Bridge’s device is derived from a practice called “moon watching,” which began in the 1870s when scientists camped under a full moon, using binoculars and telescopes to catch bird silhouettes streaking across the white, lunar background. While moon watching is an excellent form of direct observation and a viable way to gain migratory estimates, it is not a method researchers use frequently—partly because of the hours of late-night observation, he says.
There are several alternatives to moon watching, such as weather radar, tracking radar, audio detection, artificial lights and thermal cameras, but birds flying individually in darkness at various altitudes present challenges for those technologies, which struggle to deliver precise, reliable data, Bridge says.
“I watched a graduate student’s presentation on moon-watching research several years ago, and I thought, ‘We could automate this with a video camera and not have to stay up all night,’ ” he says. “So, we tried it. We just set up a spotting scope, filmed some birds, and it worked.”
From there, Bridge moved forward with design and development. Through stages of trial and error, he has built LunAero as a full-scale, moon-watching device equipped with a scope, a video camera, a minicomputer, a monitor, and two motors that rotate the scope as it follows the moon across the night sky.
Bridge can set up LunAero on a clear night, aim its scope at the moon, turn it on and go to bed. The next morning, he has hours of video, showing birds flitting across a bright, full moon. Without LunAero, he would have been up all night, staring into a telescope, manually recording each passing silhouette.

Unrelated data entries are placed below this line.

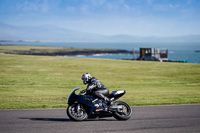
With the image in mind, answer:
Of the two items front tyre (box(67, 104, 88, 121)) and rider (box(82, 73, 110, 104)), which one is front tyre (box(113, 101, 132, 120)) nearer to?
rider (box(82, 73, 110, 104))

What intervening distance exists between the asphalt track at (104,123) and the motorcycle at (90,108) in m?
0.21

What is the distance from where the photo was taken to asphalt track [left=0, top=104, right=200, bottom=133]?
8.08 meters

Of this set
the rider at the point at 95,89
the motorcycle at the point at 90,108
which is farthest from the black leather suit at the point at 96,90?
the motorcycle at the point at 90,108

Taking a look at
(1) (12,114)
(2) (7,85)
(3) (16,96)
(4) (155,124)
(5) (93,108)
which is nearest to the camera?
(4) (155,124)

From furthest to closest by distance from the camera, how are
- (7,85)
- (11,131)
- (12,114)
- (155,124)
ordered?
(7,85), (12,114), (155,124), (11,131)

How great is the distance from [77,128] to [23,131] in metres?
1.55

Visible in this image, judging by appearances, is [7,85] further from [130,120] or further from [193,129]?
[193,129]

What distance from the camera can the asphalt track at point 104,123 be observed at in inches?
318

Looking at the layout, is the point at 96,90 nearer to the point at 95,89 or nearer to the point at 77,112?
the point at 95,89

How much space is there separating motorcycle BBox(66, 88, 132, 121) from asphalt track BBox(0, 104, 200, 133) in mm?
209

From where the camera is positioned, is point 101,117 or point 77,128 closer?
point 77,128

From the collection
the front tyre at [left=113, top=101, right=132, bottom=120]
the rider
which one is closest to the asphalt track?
the front tyre at [left=113, top=101, right=132, bottom=120]

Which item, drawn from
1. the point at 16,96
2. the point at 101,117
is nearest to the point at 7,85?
the point at 16,96

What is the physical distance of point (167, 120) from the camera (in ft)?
31.1
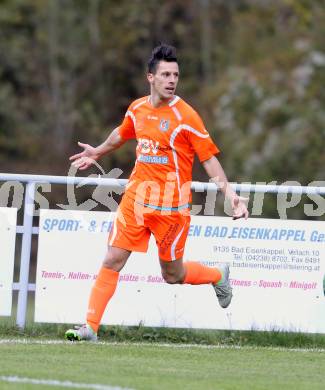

“If you show this to real engineers, they would just yawn,” Bridge says. “But it was a challenge for us. We went through lots of versions to get the gears just right and get the right motors to ensure it didn’t jam up. One restraint we put on ourselves is we wanted to make it inexpensive to build.”
For example, he says, each motor costs only $15, and the minicomputer costs $40. The monitor was the most expensive component at $50. Now, Bridge is preparing a research proposal to the National Science Foundation, seeking $300,000 in funding for further development necessary to bring the project closer to completion.
Once LunAero is fully developed, he hopes to make its design available to the public so citizen scientists can build their own devices, using the same type of inexpensive components. If the project is successful, Bridge says, people could use LunAero to moon watch in regions across North America, compiling volumes of video chronicling one of the most mystifying rituals in the animal world.
And the best part, he adds, is the birds won’t even know they’re being watched.
Chip Minty is a Norman-based writer and the principal of Minty Communications LLC.